• Problem to work on: Rewrite the records below, replacing each occurrence of "house" with "building" and leaving all other text unchanged.

Data drawn from a collection:
** begin **

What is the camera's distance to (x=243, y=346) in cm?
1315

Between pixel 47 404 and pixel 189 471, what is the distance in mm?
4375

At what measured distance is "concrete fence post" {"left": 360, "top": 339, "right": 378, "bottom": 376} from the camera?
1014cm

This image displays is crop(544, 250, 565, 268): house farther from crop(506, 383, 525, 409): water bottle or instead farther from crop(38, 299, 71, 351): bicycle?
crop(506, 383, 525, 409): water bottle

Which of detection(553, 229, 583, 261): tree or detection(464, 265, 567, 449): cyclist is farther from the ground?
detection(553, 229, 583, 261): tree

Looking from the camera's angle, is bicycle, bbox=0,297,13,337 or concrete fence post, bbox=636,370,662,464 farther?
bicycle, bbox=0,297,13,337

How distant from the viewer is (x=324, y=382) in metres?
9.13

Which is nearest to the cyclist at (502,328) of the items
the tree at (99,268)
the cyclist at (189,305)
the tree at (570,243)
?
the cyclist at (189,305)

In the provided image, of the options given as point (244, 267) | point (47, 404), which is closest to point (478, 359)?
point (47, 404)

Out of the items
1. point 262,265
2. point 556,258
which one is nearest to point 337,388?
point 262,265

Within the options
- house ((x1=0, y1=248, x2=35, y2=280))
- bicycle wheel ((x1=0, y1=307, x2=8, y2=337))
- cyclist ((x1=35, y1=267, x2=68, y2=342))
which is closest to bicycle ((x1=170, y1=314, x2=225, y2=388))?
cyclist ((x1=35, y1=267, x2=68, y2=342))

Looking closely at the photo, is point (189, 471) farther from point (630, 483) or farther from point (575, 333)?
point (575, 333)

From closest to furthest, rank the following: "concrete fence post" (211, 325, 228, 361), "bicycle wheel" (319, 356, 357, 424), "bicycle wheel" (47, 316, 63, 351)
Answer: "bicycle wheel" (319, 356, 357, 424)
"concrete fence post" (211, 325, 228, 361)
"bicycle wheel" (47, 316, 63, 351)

** end **

• Solution:
What is the camera's distance to (x=243, y=346) in cm?
1315

Between pixel 47 404 and pixel 189 471, what is the distance in mm?
4375

At what measured distance is "concrete fence post" {"left": 360, "top": 339, "right": 378, "bottom": 376} from the camera?
1014cm

This image displays is crop(544, 250, 565, 268): building farther from crop(506, 383, 525, 409): water bottle or instead farther from crop(38, 299, 71, 351): bicycle?
crop(506, 383, 525, 409): water bottle

Which of detection(553, 229, 583, 261): tree or detection(464, 265, 567, 449): cyclist is farther from the ground?
detection(553, 229, 583, 261): tree

Looking from the camera's angle, is bicycle, bbox=0,297,13,337 or concrete fence post, bbox=636,370,662,464 farther?
bicycle, bbox=0,297,13,337

How distant from the viewer is (x=324, y=382) in metres?
9.13

Which is nearest to the cyclist at (502,328) of the items
the tree at (99,268)
the cyclist at (189,305)
the tree at (570,243)
?
the cyclist at (189,305)

In the provided image, of the options given as point (244, 267) | point (47, 404), which is closest to point (478, 359)?
point (47, 404)

Out of the items
1. point 262,265
2. point 556,258
which one is nearest to point 337,388?
point 262,265

Within the options
- building ((x1=0, y1=248, x2=35, y2=280))
- bicycle wheel ((x1=0, y1=307, x2=8, y2=337))
- cyclist ((x1=35, y1=267, x2=68, y2=342))
which is closest to bicycle ((x1=170, y1=314, x2=225, y2=388))?
cyclist ((x1=35, y1=267, x2=68, y2=342))

Looking closely at the photo, is point (189, 471) farther from point (630, 483) or farther from point (575, 333)?
point (575, 333)

From closest to furthest, rank the following: "concrete fence post" (211, 325, 228, 361), "bicycle wheel" (319, 356, 357, 424), "bicycle wheel" (47, 316, 63, 351)
Answer: "bicycle wheel" (319, 356, 357, 424)
"concrete fence post" (211, 325, 228, 361)
"bicycle wheel" (47, 316, 63, 351)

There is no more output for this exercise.